● Enunciado del ejercicio:
Pasa todas las líneas de los registros a una lista numerada y omite las líneas en blanco.

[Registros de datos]
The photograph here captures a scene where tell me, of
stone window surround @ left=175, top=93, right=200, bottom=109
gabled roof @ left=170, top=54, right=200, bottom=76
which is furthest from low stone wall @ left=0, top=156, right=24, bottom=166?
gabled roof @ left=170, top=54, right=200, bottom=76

● Resultado del ejercicio:
1. The photograph here captures a scene where tell me, of
2. stone window surround @ left=175, top=93, right=200, bottom=109
3. gabled roof @ left=170, top=54, right=200, bottom=76
4. which is furthest from low stone wall @ left=0, top=156, right=24, bottom=166?
5. gabled roof @ left=170, top=54, right=200, bottom=76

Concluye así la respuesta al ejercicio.